Wait, what? Yes, you read that correctly. IoHO uses a bodysuit, that they’ve placed thermoelectric generators in, to store a human’s body heat in a rested state and then converts that heat into usable electricity.
37 individuals have been used in their project, and the process is fairly simple. A subject lies down on one of their beds for a few hours, in a rested state and the bodysuit harnesses their body heat and converts it into energy. They’ve tested these suits to mine for just over eight days, at 212 hours and have been able to mine 16,594 coins so far. In that time, the 37 subjects produced around 127,210 milliwatts of electricity.
Could this take over the traditional methods, since mining cryptocurrency uses so much electricity and can be quite expensive? Not quite.
From CryptoCompare’s calculation tool, you would only be able to mine 0.002487 of Ethereum in a single day using that 127 watts of energy produced by the bodysuits. While the idea of using excess body heat is forward-thinking and exciting, it seems like it would be far too much effort for not enough reward.
However, the group at IoHO may have just opened the door for new alternative energy methods of mining, as it becomes more expensive to keep up with the large mining nodes.
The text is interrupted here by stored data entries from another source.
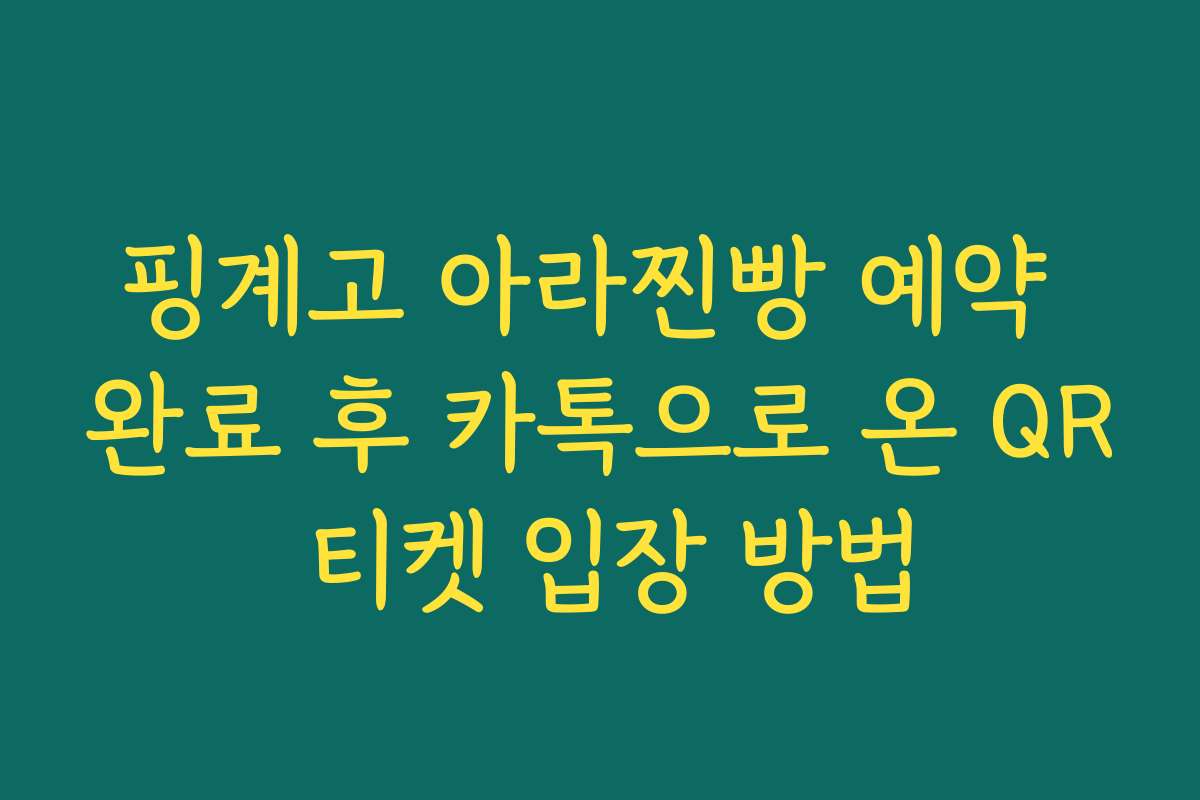 핑계고 아라찐빵 예약 완료 후 카톡으로 온 QR 티켓 입장 방법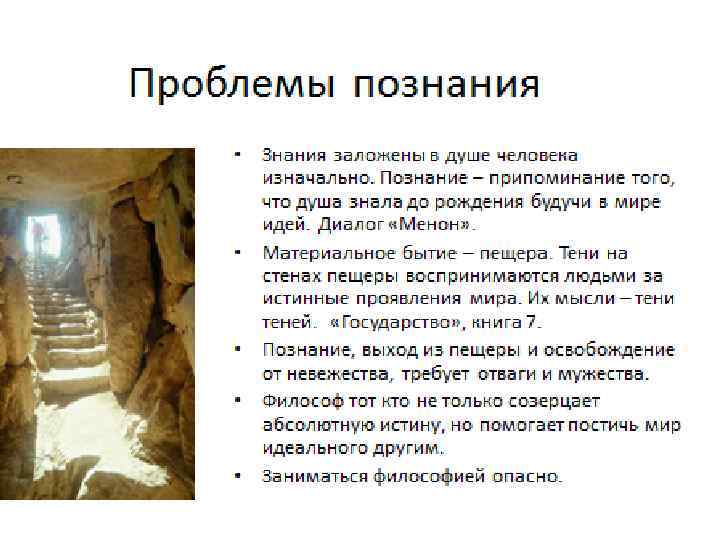 Проблемы познания

- Знания заложены в душе человека изначально. Познание – припоминание того, что душа знала до рождения будучи в мире идей. Диалог «Менон».
- Материальное бытие – пещера. Тени на стенах пещеры воспринимаются людьми за истинные проявления мира. Их мысли – тени теней. «Государство», книга 7.
- Познание, выход из пещеры и освобождение от невежества, требует отваги и мужества.
- Философ тот кто не только созерцает абсолютную истину, но помогает постичь мир идеального другим.
- Заниматься философией опасно.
Alternative energy, such as solar or wind, may be a viable solution for miners in places that have an abundant supply of those energy sources. The current cumulative power consumption is a huge problem and the operations worldwide consume more power than a number of African countries.
Rested body heat may not be enough to currently solve this issue but it might have kick-started the solution to a growing problem.